▸ **PASSAGE SHOWN**:
W I T N E S S E T H:
WHEREAS, simultaneously with the execution of this Agreement, the Company and
Xxxxxxxxx have entered into an Employment Agreement for the employment of
Xxxxxxxxx by Company;
WHEREAS, pursuant to Section 5(c) of said Employment Agreement, Xxxxxxxxx may be
entitled to incentive deferred compensation in the event certain economic
criteria are satisfied;
WHEREAS, the parties wish to define the terms governing the incentive deferred
compensation in the event the economic criteria and the terms and conditions of
the Employment Agreement are satisfied.
NOW, THEREFORE, in consideration of the foregoing premises and the mutual
covenants herein set forth, the parties hereby covenant and agree as follows:
1. In the event Xxxxxxxxx satisfies the economic criteria set forth in the
Employment Agreement for such year and is entitled to incentive deferred
compensation, the incentive deferred compensation shall be governed by the terms
of this Agreement.
2. In the event Xxxxxxxxx should die or become disabled during the term of
the Employment Agreement, or if the Employment Agreement is not renewed by
Company at the expiration of the initial term or any renewal term, all incentive
deferred compensation earned shall be vested in full and shall be payable to
Xxxxxxxxx and/or his designated beneficiary at that time. For purposes of this
Paragraph, the term "disabled" shall have the meaning set forth in said
Employment Agreement.

▸ **AIM OF THE EXERCISE**:
Please condense paragraph 2 of the agreement excerpt, beginning "In the event Xxxxxxxxx should die", into a short list that keeps its main facts. The records that follow the agreement excerpt come from a different source.

▸ **RECORD SET**:
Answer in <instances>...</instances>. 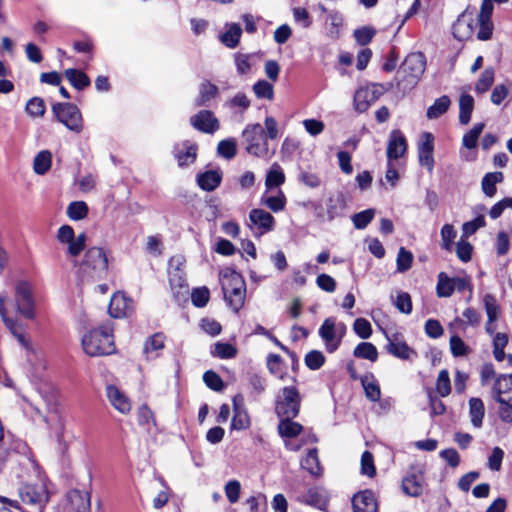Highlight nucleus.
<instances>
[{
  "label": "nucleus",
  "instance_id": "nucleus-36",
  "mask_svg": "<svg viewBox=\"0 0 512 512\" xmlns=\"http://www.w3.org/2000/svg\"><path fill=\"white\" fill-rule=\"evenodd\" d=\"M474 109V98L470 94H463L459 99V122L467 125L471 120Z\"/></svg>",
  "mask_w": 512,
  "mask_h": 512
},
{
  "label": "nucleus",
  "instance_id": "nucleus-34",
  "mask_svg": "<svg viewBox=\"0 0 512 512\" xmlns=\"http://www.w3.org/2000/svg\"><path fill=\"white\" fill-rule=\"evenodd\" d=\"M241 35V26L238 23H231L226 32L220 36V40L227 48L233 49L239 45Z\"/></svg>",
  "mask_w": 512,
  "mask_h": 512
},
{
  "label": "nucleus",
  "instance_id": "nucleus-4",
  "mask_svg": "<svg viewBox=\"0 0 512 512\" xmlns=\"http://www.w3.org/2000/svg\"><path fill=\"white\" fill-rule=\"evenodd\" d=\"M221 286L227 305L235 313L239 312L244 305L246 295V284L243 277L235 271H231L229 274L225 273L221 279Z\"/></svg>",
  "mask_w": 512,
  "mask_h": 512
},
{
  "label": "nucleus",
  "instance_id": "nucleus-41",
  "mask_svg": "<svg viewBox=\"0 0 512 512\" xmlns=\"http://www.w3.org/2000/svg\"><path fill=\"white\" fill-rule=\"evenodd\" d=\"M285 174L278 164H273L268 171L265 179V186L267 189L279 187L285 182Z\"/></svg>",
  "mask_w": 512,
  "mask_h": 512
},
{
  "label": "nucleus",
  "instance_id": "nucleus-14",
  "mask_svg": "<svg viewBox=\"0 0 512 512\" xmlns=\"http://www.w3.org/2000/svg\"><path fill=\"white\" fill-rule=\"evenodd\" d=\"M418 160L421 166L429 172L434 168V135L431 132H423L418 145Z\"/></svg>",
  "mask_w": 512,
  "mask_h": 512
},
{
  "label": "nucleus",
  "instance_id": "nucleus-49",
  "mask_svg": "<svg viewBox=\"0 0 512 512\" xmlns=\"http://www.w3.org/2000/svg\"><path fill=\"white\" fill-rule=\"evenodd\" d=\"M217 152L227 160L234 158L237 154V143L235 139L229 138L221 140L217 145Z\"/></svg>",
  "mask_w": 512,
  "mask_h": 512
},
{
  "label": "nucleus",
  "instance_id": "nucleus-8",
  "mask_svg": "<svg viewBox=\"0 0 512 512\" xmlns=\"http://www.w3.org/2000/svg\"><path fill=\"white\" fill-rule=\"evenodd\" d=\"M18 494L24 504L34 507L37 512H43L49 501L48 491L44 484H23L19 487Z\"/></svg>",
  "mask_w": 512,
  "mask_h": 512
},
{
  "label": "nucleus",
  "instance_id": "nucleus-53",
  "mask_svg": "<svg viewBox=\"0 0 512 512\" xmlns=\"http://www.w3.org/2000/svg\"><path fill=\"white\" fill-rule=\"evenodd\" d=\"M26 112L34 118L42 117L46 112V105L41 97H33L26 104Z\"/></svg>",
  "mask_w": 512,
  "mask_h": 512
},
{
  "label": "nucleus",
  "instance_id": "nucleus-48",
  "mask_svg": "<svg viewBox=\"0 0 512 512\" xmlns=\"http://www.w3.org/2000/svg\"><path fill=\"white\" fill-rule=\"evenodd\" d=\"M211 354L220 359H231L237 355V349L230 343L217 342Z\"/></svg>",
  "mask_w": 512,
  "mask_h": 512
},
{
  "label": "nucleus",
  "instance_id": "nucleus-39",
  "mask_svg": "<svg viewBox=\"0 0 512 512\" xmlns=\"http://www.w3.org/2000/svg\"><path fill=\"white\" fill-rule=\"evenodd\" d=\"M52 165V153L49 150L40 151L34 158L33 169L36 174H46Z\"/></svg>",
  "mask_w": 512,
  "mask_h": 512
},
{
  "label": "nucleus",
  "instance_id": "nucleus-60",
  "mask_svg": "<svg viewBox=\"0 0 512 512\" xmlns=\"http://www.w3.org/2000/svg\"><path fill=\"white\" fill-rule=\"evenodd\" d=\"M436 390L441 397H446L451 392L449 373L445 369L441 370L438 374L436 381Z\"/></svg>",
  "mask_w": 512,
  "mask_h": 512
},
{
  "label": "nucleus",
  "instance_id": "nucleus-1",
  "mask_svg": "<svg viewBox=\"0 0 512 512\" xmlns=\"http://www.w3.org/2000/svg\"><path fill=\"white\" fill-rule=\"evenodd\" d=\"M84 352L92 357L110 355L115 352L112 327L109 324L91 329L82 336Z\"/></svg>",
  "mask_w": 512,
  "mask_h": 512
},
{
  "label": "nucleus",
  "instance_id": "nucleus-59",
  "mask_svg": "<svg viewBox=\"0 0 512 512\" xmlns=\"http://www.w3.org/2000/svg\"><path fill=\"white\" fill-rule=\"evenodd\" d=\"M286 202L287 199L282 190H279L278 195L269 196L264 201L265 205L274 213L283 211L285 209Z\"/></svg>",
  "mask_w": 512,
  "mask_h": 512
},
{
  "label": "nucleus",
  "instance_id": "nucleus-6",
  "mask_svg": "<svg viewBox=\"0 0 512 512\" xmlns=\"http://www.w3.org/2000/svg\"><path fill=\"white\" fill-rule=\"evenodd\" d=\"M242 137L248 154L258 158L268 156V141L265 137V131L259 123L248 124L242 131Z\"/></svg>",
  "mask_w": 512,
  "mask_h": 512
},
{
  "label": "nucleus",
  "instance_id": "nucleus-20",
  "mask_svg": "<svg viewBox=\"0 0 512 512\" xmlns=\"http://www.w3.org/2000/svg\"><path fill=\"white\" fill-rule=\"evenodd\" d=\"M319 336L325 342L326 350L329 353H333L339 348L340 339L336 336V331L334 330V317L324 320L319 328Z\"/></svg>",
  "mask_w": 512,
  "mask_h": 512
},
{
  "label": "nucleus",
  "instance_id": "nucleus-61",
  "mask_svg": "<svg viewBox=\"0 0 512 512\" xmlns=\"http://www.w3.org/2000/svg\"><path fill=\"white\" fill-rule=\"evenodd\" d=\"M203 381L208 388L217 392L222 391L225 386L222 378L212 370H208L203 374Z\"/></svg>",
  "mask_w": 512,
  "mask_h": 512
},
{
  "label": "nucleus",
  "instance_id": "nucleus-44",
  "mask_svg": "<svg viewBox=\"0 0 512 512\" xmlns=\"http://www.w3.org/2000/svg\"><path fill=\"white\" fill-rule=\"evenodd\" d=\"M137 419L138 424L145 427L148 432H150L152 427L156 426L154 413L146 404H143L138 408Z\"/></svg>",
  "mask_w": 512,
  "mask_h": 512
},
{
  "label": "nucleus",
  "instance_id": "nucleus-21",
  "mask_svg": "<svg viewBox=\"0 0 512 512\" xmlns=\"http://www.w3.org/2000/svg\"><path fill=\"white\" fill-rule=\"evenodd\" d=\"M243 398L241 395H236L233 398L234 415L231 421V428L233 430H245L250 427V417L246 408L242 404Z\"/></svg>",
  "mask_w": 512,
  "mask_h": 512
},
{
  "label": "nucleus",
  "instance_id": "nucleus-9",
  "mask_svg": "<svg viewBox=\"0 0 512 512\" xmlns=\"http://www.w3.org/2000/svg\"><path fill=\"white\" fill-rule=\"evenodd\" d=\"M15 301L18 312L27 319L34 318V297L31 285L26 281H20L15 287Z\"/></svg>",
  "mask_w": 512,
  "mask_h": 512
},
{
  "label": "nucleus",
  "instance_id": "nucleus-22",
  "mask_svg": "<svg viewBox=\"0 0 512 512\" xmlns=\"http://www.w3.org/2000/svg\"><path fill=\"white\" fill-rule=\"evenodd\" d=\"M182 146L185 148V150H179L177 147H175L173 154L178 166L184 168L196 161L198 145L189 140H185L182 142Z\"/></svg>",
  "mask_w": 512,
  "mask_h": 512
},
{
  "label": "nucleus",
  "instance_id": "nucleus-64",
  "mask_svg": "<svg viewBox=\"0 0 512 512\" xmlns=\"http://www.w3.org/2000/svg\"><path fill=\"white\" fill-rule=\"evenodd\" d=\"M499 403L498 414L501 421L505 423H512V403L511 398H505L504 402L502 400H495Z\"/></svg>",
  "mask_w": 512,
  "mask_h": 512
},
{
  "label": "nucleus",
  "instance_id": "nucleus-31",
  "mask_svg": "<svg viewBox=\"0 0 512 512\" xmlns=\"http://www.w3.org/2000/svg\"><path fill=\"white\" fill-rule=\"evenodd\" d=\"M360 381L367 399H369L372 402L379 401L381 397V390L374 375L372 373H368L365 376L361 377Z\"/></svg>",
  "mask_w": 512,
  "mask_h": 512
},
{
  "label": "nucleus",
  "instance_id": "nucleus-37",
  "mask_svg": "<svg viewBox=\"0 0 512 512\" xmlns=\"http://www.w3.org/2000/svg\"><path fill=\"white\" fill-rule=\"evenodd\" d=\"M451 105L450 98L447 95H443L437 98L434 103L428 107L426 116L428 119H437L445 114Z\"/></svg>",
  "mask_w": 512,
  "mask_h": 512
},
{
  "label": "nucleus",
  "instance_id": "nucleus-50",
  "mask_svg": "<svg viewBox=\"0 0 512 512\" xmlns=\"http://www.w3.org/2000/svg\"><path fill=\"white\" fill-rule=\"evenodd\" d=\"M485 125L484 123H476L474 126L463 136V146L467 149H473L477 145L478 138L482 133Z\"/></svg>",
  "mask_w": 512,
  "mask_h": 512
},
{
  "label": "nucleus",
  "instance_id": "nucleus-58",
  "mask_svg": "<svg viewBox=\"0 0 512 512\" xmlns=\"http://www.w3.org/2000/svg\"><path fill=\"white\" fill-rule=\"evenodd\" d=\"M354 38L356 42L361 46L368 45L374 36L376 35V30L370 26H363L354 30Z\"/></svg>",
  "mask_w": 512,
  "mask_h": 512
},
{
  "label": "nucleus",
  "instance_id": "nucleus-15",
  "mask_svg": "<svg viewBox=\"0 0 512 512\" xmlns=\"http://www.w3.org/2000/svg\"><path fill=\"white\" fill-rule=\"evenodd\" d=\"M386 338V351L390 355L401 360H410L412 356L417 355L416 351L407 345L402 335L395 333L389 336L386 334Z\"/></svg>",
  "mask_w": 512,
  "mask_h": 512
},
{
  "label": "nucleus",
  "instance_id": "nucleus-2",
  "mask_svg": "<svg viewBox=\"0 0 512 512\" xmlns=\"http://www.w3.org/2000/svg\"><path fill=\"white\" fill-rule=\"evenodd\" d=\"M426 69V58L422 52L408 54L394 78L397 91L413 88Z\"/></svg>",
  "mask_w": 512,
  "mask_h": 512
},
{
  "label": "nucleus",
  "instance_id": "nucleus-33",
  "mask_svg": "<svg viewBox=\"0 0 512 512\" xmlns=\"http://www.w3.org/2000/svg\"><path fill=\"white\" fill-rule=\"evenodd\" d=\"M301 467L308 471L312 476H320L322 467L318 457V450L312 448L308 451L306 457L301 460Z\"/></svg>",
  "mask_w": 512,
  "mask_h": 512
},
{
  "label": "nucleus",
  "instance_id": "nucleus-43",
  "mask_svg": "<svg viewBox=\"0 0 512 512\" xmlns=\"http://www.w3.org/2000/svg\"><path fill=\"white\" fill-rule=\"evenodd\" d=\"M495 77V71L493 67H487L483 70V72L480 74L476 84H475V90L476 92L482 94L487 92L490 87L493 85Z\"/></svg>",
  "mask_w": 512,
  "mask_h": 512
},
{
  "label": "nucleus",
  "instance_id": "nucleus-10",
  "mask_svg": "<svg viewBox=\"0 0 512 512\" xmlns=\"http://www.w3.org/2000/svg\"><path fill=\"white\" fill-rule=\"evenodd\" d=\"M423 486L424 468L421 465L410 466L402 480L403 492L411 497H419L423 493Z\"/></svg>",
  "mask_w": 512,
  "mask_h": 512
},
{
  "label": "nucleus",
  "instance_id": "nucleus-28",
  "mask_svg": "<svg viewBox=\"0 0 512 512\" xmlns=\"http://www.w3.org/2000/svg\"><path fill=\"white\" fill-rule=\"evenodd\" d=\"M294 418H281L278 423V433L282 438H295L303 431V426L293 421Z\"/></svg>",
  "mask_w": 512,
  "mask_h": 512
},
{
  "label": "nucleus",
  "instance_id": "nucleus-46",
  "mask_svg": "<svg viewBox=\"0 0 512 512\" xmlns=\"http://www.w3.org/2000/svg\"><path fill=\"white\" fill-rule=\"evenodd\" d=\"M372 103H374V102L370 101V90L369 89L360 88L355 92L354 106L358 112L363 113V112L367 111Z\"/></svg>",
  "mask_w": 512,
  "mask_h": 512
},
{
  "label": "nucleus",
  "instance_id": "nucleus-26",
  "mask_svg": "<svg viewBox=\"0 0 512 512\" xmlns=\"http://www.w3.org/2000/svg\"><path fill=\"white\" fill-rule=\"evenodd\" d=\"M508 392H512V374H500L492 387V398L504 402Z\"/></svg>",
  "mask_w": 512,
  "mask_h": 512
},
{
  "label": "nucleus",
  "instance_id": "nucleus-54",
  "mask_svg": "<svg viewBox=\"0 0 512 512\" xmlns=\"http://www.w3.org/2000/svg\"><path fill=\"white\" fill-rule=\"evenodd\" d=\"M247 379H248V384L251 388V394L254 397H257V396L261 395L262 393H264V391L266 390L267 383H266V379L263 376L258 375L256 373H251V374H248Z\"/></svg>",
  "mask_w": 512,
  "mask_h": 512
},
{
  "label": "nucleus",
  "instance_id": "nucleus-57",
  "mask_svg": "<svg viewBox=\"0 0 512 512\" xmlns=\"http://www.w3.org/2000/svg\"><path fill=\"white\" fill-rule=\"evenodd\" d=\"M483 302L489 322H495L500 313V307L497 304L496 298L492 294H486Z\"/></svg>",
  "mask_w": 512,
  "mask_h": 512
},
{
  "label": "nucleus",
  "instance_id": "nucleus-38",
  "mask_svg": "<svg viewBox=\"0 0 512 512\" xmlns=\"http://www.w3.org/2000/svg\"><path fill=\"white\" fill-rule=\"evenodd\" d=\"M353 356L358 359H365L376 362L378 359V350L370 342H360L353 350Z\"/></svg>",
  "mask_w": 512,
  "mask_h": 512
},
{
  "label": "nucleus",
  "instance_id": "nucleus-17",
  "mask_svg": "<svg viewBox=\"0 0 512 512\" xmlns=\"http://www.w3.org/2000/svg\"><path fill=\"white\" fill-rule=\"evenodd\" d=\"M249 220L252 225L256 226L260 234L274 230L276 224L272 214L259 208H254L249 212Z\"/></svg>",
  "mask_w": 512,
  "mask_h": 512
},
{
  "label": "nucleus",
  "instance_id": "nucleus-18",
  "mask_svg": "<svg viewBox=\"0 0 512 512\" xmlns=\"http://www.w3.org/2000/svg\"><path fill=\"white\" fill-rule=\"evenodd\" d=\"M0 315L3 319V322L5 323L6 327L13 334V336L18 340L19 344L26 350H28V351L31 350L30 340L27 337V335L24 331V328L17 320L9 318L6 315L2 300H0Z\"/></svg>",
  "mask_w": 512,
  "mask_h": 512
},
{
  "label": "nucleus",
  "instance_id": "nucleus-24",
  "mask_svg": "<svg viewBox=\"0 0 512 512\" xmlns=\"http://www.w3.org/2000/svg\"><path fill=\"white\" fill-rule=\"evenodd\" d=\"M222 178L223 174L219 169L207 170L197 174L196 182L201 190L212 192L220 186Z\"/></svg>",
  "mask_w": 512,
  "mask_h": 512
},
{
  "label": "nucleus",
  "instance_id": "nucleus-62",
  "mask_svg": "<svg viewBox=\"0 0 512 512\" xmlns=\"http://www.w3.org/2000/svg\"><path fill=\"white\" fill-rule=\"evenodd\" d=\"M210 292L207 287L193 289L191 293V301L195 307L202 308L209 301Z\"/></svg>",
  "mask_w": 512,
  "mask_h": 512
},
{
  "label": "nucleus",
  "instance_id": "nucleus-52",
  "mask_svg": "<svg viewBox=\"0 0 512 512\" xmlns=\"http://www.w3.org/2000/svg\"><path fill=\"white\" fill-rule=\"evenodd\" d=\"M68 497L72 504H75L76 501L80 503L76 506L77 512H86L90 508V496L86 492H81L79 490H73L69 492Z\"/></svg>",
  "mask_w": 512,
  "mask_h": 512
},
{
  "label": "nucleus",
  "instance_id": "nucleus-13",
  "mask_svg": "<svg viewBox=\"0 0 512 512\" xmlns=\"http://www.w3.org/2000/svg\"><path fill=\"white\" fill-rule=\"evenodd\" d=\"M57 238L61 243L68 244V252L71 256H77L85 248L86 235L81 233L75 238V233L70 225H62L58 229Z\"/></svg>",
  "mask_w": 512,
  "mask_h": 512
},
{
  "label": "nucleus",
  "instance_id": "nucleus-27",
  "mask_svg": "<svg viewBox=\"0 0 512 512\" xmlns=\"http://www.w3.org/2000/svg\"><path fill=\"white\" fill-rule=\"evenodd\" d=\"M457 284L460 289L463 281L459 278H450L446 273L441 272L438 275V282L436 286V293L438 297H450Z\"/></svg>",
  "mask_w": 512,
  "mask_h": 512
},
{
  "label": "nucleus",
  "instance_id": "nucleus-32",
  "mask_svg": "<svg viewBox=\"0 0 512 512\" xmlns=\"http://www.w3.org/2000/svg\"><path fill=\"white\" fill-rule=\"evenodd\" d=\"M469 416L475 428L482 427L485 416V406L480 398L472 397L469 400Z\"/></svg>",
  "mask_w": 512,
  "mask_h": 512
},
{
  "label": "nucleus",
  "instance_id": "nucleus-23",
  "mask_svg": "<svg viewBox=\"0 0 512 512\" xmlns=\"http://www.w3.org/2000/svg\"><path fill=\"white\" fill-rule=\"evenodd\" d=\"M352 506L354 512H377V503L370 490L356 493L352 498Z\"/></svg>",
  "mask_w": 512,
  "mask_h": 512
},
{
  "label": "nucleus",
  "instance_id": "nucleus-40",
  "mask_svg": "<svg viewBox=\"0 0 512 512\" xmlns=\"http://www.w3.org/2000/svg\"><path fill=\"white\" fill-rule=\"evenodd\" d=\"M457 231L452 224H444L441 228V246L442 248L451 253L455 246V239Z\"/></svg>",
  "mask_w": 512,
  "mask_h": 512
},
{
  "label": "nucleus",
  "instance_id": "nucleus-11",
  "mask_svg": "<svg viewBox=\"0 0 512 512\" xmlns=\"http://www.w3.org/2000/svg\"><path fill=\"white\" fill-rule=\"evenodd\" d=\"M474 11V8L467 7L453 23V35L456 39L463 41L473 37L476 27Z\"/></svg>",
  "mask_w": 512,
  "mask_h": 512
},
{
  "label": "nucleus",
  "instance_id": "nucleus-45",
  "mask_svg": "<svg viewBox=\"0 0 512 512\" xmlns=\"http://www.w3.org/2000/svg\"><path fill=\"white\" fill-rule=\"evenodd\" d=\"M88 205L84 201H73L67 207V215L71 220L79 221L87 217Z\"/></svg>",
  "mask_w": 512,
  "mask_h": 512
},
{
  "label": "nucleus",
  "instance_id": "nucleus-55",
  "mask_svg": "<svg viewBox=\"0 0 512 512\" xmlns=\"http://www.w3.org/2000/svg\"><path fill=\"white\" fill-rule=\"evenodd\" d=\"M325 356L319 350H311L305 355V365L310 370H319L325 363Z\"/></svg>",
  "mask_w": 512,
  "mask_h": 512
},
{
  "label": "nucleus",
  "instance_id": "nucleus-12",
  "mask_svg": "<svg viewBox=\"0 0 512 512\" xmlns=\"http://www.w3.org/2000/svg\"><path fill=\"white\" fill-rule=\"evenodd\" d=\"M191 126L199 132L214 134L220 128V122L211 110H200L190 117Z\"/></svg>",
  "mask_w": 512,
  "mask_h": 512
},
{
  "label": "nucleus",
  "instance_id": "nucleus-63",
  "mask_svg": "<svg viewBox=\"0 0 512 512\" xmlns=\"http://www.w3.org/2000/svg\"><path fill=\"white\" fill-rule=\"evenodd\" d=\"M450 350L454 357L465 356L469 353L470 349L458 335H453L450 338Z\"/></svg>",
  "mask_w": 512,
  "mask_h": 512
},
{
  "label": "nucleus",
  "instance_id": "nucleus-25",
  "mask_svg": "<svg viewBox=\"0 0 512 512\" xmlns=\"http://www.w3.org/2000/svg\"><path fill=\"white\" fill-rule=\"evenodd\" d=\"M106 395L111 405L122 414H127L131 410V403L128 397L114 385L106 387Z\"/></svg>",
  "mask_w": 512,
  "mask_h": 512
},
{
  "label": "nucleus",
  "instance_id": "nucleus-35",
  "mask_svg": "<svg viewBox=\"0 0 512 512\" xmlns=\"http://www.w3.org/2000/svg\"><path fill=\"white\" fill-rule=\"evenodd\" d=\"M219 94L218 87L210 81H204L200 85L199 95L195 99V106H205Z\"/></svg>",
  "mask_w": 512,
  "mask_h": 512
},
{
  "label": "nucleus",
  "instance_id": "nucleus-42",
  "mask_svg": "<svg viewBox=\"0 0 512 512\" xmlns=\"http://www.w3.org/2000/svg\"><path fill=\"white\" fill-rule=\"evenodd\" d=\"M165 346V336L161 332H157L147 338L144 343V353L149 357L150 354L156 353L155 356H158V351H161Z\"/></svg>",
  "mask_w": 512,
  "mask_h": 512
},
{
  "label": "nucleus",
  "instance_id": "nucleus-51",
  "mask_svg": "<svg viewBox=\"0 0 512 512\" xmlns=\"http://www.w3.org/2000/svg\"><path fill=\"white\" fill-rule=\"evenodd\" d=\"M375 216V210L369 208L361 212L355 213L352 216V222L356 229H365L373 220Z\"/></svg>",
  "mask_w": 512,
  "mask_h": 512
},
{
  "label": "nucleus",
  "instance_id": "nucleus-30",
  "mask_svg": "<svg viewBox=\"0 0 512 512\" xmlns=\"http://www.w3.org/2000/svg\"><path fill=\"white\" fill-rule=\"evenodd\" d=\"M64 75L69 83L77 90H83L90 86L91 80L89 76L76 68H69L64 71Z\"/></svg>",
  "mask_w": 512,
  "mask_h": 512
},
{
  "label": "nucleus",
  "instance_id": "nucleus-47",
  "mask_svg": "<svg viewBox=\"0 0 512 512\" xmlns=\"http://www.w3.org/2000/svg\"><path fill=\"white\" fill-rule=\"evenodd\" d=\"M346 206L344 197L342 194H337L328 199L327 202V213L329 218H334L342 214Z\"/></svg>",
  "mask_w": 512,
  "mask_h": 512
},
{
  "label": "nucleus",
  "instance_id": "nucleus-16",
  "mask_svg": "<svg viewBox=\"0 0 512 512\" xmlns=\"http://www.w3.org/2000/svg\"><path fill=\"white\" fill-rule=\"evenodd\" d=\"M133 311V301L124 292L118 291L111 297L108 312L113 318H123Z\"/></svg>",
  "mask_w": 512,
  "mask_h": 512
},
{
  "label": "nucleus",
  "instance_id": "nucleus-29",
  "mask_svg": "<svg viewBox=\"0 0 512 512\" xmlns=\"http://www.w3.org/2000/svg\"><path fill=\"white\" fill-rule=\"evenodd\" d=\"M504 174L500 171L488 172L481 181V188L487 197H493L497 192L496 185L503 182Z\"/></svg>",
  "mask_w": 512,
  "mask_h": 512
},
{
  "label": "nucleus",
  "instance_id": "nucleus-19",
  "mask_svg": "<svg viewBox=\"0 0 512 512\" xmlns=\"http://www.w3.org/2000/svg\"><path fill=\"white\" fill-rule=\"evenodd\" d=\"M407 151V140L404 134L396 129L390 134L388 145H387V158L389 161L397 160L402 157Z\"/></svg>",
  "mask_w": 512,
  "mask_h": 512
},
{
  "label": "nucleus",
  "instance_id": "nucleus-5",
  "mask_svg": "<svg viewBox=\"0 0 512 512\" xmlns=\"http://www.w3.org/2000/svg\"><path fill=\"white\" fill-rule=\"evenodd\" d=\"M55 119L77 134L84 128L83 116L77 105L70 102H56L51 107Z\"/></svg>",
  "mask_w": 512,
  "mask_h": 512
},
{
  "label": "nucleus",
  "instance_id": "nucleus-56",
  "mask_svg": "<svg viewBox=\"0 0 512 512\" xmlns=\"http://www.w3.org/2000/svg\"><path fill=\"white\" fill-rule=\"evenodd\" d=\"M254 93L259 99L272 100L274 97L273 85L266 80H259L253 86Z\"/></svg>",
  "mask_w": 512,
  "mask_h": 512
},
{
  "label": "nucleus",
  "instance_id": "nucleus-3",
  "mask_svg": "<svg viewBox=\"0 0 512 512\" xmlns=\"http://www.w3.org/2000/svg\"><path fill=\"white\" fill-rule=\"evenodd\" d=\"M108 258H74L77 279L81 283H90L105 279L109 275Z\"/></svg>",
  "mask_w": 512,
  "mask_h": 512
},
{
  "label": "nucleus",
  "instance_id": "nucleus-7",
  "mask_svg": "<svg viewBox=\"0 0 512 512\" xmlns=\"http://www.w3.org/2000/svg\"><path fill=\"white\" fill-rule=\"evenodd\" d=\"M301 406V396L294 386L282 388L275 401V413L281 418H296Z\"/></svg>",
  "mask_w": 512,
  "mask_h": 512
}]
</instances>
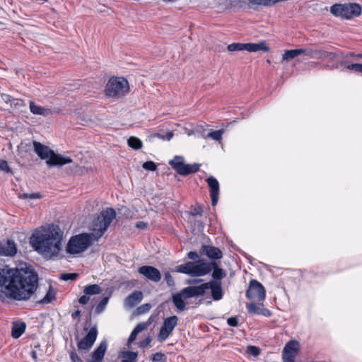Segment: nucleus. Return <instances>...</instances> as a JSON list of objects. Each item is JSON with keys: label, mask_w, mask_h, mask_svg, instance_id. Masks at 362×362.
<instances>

▸ **THE SOLUTION**:
- Triggering events: Xxxxxxxxx dies or becomes disabled during the term of the Employment Agreement, or the Company does not renew the Employment Agreement when the initial term or any renewal term expires.
- Result: all earned incentive deferred compensation vests in full and is payable at that time to Xxxxxxxxx and/or his designated beneficiary.
- "Disabled" has the meaning given in the Employment Agreement.